__Extrait de texte__.
####
# UTM (Windows 11)



## Ledvyc (9 Septembre 2022)

Bonjour,

J'ai créé une machine virtuelle de Windows 11 avec "UTM" mais j'ai ce message à chaque fois que j'arrive sur le Bureau, pour tant j'ai téléchargé la dernière version de Windows.

UTM > https://mac.getutm.app/

Merci d'avance pour votre aide.


Cordialement


----------



## Locke (9 Septembre 2022)

Ledvyc a dit:


> J'ai créé une machine virtuelle de Windows 11 avec "UTM" mais j'ai ce message à chaque fois que j'arrive sur le Bureau, pour tant j'ai téléchargé la dernière version de Windows.


Non, en bas à droite il est bien mentionné que tu utilises une version d'évaluation sans n° de licence, donc avec une date d'expiration. Il faut télécharger le fichier .iso depuis le site officiel de Microsoft... https://www.microsoft.com/fr-fr/software-download/windows11 ...mais sans n° de licence au bout d'un moment certains réglages dans les paramètres seront limités.


----------



## Ledvyc (9 Septembre 2022)

Locke a dit:


> Non, en bas à droite il est bien mentionné que tu utilises une version d'évaluation sans n° de licence, donc avec une date d'expiration. Il faut télécharger le fichier .iso depuis le site officiel de Microsoft... https://www.microsoft.com/fr-fr/software-download/windows11 ...mais sans n° de licence au bout d'un moment certains réglages dans les paramètres seront limités.


Ok, mais ton lien ne marche pas


----------



## Locke (9 Septembre 2022)

Ledvyc a dit:


> Ok, mais ton lien ne marche pas


C'est toi qui a un problème, depuis le temps que je renvoie sur ce lien officiel de chez Microsoft je m'en serais aperçu.


----------



## Ledvyc (9 Septembre 2022)

Locke a dit:


> C'est toi qui a un problème, depuis le temps que je renvoie sur ce lien officiel de chez Microsoft je m'en serais aperçu.
> 
> Voir la pièce jointe 266349


Oui, ok c'est bon  merci.


----------
####
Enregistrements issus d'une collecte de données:

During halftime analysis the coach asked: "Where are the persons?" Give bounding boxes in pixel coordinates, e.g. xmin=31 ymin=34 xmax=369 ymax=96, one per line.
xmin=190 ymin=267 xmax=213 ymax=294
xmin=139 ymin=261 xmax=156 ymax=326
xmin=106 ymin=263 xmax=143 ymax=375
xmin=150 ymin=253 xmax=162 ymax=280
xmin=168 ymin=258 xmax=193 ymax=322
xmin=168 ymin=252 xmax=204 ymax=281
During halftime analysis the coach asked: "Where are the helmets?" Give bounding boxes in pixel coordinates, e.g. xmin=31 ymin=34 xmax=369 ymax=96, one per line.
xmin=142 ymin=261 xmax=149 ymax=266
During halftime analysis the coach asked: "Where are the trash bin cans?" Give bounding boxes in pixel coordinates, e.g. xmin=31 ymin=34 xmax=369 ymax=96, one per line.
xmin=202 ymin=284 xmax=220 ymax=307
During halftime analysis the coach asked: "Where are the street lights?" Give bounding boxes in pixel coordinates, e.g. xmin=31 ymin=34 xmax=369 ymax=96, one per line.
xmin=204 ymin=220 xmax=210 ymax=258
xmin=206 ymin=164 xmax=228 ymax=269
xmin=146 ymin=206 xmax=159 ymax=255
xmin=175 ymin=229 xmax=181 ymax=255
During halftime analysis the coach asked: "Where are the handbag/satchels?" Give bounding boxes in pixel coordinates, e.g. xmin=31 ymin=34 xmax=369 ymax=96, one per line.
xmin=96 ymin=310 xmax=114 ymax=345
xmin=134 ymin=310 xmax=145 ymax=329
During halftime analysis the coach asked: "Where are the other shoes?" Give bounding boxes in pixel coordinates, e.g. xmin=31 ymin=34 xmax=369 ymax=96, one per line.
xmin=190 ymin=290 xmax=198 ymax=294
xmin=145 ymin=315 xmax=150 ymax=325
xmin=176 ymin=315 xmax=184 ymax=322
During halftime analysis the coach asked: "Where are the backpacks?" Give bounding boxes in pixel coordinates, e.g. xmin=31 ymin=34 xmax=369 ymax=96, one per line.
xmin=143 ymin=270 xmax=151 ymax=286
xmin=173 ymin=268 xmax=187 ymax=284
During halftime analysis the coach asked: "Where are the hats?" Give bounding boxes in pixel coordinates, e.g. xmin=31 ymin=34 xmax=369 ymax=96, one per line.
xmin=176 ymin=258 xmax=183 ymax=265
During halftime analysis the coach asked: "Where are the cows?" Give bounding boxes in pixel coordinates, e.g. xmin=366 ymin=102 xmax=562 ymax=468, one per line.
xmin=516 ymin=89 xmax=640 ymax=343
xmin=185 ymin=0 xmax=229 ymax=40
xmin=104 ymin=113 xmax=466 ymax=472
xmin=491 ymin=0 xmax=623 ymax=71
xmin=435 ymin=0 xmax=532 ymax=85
####
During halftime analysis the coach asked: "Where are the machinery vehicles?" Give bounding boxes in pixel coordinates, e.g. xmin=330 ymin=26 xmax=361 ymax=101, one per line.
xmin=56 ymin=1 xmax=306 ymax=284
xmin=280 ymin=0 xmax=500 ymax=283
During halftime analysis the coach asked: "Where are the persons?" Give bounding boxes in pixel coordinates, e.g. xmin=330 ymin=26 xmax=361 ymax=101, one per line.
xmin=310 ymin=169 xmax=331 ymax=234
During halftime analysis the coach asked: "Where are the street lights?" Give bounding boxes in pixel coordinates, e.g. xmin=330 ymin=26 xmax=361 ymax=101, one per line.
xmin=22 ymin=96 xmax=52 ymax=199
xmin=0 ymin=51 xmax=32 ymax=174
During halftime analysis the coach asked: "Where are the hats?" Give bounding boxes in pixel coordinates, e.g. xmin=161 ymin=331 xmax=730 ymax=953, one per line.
####
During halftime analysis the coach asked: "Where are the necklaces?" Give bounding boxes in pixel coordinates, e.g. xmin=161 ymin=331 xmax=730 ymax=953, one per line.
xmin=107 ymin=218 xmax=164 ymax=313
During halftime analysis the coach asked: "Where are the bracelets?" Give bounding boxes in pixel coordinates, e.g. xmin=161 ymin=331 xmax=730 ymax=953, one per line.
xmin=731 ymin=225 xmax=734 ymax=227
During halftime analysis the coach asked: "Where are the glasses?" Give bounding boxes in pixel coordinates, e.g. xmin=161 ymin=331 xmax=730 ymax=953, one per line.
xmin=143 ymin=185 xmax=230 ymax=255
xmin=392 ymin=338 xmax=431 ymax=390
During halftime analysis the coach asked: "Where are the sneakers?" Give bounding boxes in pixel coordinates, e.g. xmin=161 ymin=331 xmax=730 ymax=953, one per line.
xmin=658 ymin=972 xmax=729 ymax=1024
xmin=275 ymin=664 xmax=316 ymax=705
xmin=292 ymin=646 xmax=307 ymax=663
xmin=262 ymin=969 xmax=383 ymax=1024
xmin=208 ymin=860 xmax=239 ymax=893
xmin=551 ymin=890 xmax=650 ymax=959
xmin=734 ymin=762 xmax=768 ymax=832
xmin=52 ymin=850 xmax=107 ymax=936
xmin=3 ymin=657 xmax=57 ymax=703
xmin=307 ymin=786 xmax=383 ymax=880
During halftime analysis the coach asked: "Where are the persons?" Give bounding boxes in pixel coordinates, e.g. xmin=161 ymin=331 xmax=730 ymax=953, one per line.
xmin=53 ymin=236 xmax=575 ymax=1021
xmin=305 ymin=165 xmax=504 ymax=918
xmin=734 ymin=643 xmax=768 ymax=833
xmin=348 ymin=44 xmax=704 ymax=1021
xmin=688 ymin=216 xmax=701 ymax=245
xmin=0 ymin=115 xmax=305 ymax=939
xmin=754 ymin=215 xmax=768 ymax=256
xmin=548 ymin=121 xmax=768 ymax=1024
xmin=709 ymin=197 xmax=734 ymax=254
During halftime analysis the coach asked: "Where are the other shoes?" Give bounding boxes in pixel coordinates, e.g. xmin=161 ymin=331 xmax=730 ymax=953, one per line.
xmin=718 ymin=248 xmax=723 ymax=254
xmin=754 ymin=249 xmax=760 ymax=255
####
__Exercice__.
Reformulez sous forme de liste le premier paragraphe de l'extrait de texte qui commence par « Non, en bas à droite », en conservant ses informations principales.

__Réponse rédigée__.
- La mention en bas à droite indique qu'il s'agit d'une version d'évaluation sans numéro de licence, donc avec une date d'expiration.
- Il faut télécharger le fichier .iso depuis le site officiel de Microsoft : https://www.microsoft.com/fr-fr/software-download/windows11.
- Sans numéro de licence, certains réglages des paramètres seront limités au bout d'un moment.